Piinpi: Contemporary Indigenous Fashion brings together a selection of garments and textiles by First Nations designers and artists from around Australia. The first major survey of contemporary Indigenous Australian fashion to be undertaken in this country, Piinpi sheds lights on a growing industry which is blossoming and set to become Australia’s major fashion movement. Piinpi: Contemporary Indigenous Fashion celebrates Indigenous art, history and culture through the lens of contemporary fashion.
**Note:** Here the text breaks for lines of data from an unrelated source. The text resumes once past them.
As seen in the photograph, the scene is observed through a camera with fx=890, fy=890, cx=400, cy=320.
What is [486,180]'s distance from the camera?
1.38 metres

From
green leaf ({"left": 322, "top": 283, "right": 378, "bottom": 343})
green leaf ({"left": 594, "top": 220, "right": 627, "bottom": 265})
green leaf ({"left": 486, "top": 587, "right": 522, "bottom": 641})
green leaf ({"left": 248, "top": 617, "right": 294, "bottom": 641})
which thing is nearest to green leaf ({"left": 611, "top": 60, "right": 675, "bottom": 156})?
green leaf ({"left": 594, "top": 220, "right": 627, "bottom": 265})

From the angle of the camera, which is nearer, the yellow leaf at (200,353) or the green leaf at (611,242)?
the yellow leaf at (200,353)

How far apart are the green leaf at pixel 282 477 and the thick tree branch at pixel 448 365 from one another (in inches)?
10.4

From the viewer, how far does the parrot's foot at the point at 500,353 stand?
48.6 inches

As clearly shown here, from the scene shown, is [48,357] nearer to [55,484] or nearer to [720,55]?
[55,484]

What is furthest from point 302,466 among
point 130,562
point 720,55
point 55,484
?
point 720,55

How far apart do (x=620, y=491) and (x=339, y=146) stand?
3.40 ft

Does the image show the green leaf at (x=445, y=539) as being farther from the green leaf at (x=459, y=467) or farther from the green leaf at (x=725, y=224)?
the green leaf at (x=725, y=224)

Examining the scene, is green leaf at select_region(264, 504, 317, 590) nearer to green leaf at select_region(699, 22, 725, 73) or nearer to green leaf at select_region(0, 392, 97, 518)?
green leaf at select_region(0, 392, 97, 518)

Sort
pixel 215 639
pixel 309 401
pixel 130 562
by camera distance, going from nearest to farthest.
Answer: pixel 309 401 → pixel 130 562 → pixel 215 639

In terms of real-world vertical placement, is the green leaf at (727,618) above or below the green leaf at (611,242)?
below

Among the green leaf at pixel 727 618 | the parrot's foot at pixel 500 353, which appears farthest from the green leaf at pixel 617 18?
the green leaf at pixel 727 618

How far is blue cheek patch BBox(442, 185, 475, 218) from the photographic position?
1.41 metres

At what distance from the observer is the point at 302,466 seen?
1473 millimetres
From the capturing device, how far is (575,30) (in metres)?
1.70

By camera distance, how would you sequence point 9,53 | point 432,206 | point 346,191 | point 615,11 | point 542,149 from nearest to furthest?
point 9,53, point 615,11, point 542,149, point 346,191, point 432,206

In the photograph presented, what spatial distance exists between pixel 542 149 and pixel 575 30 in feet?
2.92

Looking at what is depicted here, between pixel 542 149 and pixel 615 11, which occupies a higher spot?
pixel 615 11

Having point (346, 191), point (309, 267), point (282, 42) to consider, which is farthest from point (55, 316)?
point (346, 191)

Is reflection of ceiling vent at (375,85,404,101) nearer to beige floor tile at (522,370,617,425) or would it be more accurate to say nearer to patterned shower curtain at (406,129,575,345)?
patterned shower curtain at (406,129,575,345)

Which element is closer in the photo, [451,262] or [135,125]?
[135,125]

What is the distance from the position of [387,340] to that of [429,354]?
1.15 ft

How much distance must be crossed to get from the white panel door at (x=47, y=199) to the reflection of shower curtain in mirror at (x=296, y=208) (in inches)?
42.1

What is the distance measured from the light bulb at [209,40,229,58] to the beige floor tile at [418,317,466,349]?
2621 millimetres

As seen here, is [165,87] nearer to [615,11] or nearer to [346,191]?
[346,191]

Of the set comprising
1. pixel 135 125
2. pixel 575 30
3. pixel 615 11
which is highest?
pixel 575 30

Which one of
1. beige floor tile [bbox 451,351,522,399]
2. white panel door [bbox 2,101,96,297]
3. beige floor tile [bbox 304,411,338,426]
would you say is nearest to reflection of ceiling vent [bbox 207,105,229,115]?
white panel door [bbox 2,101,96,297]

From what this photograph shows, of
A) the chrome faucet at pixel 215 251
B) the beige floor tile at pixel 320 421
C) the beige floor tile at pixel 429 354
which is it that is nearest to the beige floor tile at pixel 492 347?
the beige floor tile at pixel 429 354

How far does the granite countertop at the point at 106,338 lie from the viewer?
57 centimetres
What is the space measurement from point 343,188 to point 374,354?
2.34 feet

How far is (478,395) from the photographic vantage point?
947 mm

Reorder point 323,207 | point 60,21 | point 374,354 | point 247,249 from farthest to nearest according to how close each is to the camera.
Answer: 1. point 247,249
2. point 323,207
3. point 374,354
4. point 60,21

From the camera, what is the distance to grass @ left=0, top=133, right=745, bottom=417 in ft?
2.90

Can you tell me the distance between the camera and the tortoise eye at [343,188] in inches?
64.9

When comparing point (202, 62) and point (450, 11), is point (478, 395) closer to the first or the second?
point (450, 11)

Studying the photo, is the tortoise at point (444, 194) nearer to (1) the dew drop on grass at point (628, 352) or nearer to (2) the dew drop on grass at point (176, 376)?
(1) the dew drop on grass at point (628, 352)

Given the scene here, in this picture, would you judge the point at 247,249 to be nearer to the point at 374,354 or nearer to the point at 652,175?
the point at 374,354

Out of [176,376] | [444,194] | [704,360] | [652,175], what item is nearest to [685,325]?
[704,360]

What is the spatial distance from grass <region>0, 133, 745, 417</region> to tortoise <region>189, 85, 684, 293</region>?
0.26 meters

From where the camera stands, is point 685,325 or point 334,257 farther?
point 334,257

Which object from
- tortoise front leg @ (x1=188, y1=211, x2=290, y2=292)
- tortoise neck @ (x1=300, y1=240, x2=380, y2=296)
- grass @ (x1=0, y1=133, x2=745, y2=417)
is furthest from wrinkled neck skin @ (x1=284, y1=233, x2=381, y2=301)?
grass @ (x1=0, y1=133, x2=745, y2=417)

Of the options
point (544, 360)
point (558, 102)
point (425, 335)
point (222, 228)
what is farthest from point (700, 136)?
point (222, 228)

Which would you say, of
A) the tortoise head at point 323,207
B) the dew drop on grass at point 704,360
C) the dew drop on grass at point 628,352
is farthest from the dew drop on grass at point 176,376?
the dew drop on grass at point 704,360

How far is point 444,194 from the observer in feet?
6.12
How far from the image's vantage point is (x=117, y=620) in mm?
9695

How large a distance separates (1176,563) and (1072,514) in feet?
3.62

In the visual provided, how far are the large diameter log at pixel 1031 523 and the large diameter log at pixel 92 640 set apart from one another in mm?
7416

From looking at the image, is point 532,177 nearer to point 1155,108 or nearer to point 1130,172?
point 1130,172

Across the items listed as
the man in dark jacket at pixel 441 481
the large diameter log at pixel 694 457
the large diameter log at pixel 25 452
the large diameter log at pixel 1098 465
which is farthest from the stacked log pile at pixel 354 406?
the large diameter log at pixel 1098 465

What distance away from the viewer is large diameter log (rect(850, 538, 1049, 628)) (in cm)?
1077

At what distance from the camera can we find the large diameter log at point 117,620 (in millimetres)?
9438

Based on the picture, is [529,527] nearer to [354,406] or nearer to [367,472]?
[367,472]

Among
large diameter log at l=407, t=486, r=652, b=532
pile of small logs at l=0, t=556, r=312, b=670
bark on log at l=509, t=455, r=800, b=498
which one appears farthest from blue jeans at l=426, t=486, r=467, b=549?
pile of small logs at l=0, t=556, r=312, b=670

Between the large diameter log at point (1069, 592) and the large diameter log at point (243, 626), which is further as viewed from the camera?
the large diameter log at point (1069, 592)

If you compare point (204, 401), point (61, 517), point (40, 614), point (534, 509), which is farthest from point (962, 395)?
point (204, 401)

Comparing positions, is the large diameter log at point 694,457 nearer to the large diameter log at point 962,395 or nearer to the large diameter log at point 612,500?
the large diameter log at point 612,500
Piinpi, an Indigenous word commonly used across regions of East Coast Cape York Peninsula, refers to Indigenous ‘seasonal changes’ and the regeneration of Country. For centuries, Indigenous knowledge and connection to the land has played a pivotal role in art and culture for Australia’s First Peoples. Seasonal changes signify the availability of mayi (bush foods), when to travel, and when to collect traditional materials for ceremony and malkari (traditional dance). Across the landscape of Indigenous fashion today designers and artists are sharing their stories through beautifully crafted fabrics and wearable art.
Piinpi: Contemporary Indigenous Fashion combines Indigenous art and fashion to showcase an exciting and innovative array of designs. The exhibition will feature collections by Lyn-Al Young, Grace Lillian-Lee, Babbarra Women’s Centre, Maree Clarke, Lisa Waup x Verner, Hopevale Arts and Cultural centre and many more.
Piinpi was organised and first exhibited by the Bendigo Art Gallery from 31 October 2020 – 17 January 2021 before travelling to the National Museum of Australia, where it opens on the 20th of February 2021.